82 games are played by 30 teams in a season of the National Basketball Association. NBA.com has up to the minute news, scores, highlights and commentary for all those who love the game and the most elite league available.
Because of the sheer numbers of fans of the sport around the world, the website has huge numbers in traffic. Therefore NBA.com needs to display a smart looking website that is going to cater for fans desire for information, with both functionality and design.
Starting with the use of colour:
As you can see, the site is very immensely colourful and mullti-media driven. The primaries used are red, white, and blue. That seems to be themed from the NBA logo, but Wysocki also talks about differences in colour use which can be determined by an intended audience dependant on specific cultures. She writes: ‘...you could probably easily describe the colours that would most likely be used in children’s books, or a website promoting health through relaxation - as long as a book or website was designed and intended to be read in your country. NOTE, however, that colour uses you take for granted do not carry across cultural lines: In China for example, the traditional colour of a brides clothing is scarlet and the colour of mourning is white’(Wysocki 2004, pg 132). The predominant colouring of this particular site seems universal, but in fact could be associated with different effects and meanings in alternative cultures. Also to note, the American culture NBA.com originates from, shares the state colours of red, white and blue. Which may be coincidental, or it may not.
Multi-media use:
There is a heavy use of photos and pictures. Given games are happening every day, (within the regular season) a photo of the live action is used as an excellent attention-grabber for further pursuit of information on whichever game it’s displaying. Wysocki mentions ‘That photographs are often used to bring a sense of immediacy and “reality” to a lay-out...’ And with the action popping out at the user, it acts as a good tool of engagement.
Also because of the volume of action that that website is reporting, it has a slide-show function of different action photographs sliding every five seconds with the five-box tool which you can roll over to display the photo and story that takes your interest. The use of this exercises an ease of access to effervescent information flowing through the ‘main gate’ of the site which is the initial point of your attention, which has been concluded by the beginning of a “F-Shaped pattern for reading web content” as described by Neilson here: ‘Users first read in a horizontal movement, usually across the upper part of the content area, this initial element forms the F's top bar’ (Nielson, J. 2007)

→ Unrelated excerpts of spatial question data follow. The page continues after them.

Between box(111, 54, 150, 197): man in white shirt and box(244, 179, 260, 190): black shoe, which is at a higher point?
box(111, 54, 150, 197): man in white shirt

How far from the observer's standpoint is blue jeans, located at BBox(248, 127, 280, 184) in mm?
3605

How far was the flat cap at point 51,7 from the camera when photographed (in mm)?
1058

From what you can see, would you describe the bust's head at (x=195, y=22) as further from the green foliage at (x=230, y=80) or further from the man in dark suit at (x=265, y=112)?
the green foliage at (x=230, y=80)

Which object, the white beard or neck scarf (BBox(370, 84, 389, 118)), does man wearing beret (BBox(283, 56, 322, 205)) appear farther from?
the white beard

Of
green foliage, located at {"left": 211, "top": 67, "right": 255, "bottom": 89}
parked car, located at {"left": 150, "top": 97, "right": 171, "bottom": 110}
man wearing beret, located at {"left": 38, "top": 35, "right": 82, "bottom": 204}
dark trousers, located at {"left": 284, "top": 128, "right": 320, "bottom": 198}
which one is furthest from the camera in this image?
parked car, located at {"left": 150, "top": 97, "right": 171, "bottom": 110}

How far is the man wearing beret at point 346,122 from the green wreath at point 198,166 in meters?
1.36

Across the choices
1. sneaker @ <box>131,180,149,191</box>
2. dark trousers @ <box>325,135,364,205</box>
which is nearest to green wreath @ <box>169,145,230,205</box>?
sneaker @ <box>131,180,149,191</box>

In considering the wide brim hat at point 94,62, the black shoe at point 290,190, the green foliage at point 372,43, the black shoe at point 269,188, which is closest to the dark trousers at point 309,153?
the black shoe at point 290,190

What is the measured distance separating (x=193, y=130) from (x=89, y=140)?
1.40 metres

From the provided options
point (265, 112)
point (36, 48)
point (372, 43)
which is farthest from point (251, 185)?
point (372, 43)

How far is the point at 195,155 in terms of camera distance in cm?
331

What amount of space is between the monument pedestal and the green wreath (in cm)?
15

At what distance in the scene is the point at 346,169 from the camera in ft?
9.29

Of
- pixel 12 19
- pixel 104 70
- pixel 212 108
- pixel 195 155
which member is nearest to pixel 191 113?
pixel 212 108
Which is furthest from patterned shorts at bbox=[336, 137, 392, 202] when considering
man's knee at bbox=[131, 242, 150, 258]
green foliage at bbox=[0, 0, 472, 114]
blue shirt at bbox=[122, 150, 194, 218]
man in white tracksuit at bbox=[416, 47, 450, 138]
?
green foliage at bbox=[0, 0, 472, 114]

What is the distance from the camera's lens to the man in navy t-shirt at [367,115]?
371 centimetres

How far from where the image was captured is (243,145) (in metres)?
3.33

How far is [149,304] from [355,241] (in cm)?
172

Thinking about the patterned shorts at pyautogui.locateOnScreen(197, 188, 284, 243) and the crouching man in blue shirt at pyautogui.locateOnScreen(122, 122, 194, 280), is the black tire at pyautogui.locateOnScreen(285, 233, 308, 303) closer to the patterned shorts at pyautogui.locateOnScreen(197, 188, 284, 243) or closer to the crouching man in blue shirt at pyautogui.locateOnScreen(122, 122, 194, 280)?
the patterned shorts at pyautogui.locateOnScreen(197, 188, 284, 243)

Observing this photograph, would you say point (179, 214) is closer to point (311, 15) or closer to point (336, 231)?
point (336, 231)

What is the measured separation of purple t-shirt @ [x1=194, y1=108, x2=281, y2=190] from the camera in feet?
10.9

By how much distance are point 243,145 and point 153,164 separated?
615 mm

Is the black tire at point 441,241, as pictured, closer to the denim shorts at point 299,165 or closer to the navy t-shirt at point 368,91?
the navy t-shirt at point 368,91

Furthermore from Nielson, he explains from analysis of websites that: ‘The introductory paragraph(s) found at the top of many Web pages is what I call blah-blah text: a block of words that users typically skip when they arrive at a page. Instead, their eyes go directly to more actionable content, such as product features, bulleted lists, or hypertext links.
NBA.com seems well-versed in his theories with extremely little or no text at all in the introductory top part of the website.
Use of video:
‘In CD-ROM-based multimedia applications, video can be shown through masks of any shape and not just in rectangular windows. A video sequence can thus be smoothly integrated into a scene, making it look as though parts of the screen “come alive”. (Wysocki 2004, pg 136).
With the feature photo-news slider in the meat of the site, also comes links to game video. It can either be embedded or linked in the photos, or it will be directly underneath in the dedicated and heavy-contented video segment. There are five tabs to organise the content, in which three of the latest or featured videos are displayed. Once you click a video link, the website will then navigate to the ‘video’ segment of the site.
At the top two bars at the very top of the site have two lines of links. The first line is of links to children sites which are still ultimately made from the same corporation that creates NBA.com but just of different leagues. The first link of these is one for its own site, effectively making it a home page link and a prescriber to what the following links will entail.
The second line in the red segment is direct links to the vast content stored on NBA.com with information on all teams, every player, scores, standings, video etc with drop-down boxes of even further links to help you with where you want to go. It then carries into blue on the same bar with links to links not directly related to primary function of the site. It use used the change in colour to highlight that. And as said by Wysocki: ‘Because (visual) transitions establish visual relationships between different screens, they become important choices for composers-and analysers- to consider.
Overall effects:
All the content is extremely comprehensive, and is an indication of the websites intent of being the master advocate for the coverage and promotion of the National Basketball Association. The layout is designed in a supreme fashion, and because of the specific market, they have the deep pockets to do so, and are subsequently on the forefront of cutting-edge web design. It is a bar that is constantly being set.
Reference list:
Nielson, J. (2007), Writing for the web: Research on how users read on the web and how authors should write their web pages. Retrieved 05 November, 2009 from: http://www.useit.com/papers/webwriting/
Wysocki, A. F. (2004). The multiple media of texts: How onscreen and paper texts incorporate words, images and other media. In C. Bazerman and P. Prior, (Eds.) What writing does and how it does it: An introduction to analyzing texts and textual practices, pp. 123–163, Mahwah, NJ, Lawrence Erlbaum.